In our adventures with CLOCK we’ve taken a look at a number of provided open data endpoints. The prototype we’re building is being developed on the philosophy that we’re trying to get as many and varied sources of data as possible into it to draw from; the idea being from this that we could take a lateral view of a given record across all of these sources. What does a record for “Watchmen” by “Alan Moore” look like in Lincoln? How similar is this to the record held by Cambridge? What about the British Library? This is the basic goal for our prototype; a tool that can compare and note similarities and differences in bibliographic data.
In theory, that should be relatively straightforward however we’re finding that in practice our ideas on how this could be done are possible somewhat flawed.
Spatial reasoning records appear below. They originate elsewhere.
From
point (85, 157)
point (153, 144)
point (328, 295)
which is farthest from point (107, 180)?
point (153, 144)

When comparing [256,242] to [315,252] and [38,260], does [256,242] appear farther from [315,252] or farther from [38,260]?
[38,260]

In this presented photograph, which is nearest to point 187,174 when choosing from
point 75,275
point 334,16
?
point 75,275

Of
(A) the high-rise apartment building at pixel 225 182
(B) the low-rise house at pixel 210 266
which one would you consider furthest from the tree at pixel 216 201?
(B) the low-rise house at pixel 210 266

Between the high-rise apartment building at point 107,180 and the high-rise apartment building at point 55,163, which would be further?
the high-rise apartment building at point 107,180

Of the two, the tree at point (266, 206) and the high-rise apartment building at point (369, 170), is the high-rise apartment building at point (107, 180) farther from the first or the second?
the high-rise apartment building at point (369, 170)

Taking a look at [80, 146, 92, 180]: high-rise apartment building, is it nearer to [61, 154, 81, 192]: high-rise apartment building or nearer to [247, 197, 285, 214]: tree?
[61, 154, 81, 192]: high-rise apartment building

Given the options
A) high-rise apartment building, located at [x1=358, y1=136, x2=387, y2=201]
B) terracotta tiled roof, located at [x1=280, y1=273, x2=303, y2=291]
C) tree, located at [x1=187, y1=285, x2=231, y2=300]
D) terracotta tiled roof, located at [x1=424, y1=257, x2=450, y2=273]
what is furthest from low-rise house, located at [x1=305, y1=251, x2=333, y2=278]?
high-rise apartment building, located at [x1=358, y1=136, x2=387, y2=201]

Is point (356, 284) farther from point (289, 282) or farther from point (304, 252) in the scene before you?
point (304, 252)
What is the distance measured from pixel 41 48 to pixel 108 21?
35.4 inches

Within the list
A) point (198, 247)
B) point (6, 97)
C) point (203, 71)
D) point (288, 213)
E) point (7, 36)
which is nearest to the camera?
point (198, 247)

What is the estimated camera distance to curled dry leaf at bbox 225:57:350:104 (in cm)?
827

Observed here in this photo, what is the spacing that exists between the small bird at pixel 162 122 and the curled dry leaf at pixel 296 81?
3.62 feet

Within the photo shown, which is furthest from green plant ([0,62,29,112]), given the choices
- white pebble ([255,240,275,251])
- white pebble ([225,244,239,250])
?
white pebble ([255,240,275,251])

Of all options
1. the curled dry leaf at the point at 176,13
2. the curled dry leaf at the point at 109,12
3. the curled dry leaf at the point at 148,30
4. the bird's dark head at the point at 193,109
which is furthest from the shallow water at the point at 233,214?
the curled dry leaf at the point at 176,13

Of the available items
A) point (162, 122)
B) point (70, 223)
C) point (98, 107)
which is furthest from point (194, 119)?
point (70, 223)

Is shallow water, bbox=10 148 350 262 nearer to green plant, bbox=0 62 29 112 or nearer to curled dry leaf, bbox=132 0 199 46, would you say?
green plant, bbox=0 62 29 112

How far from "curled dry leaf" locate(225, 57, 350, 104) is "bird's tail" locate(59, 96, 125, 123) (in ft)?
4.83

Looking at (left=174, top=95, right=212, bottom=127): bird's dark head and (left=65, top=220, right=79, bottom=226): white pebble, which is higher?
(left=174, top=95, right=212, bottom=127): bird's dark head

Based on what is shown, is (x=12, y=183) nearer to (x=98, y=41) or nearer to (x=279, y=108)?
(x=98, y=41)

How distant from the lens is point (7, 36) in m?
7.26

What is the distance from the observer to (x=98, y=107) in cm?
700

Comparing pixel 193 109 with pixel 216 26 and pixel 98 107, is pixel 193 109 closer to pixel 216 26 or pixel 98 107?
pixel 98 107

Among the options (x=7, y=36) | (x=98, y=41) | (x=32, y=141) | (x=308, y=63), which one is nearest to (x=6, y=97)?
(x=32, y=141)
The initial thought was that we could probably look at currently available SPARQL endpoints, including the Cambridge catalogue and the BritishLibrary. While we have something that kinda/sorta/maybe works, we’re finding that the process of querying the SPARQL points leaves something to be desired. They’re not quick; there are dissimilarities between the schemas; it’s not always obvious where the endpoint is.
This has led us to question whether our approach in using SPARQL is right? If we’re aggregating content is there a better way? I’m starting to see that the initial simple idea is potentially vastly more complex than simply hitting a number of endpoints and building content ad-hoc. We’re now talking localised indexes and I’m going to have to take a look at linked data approaches.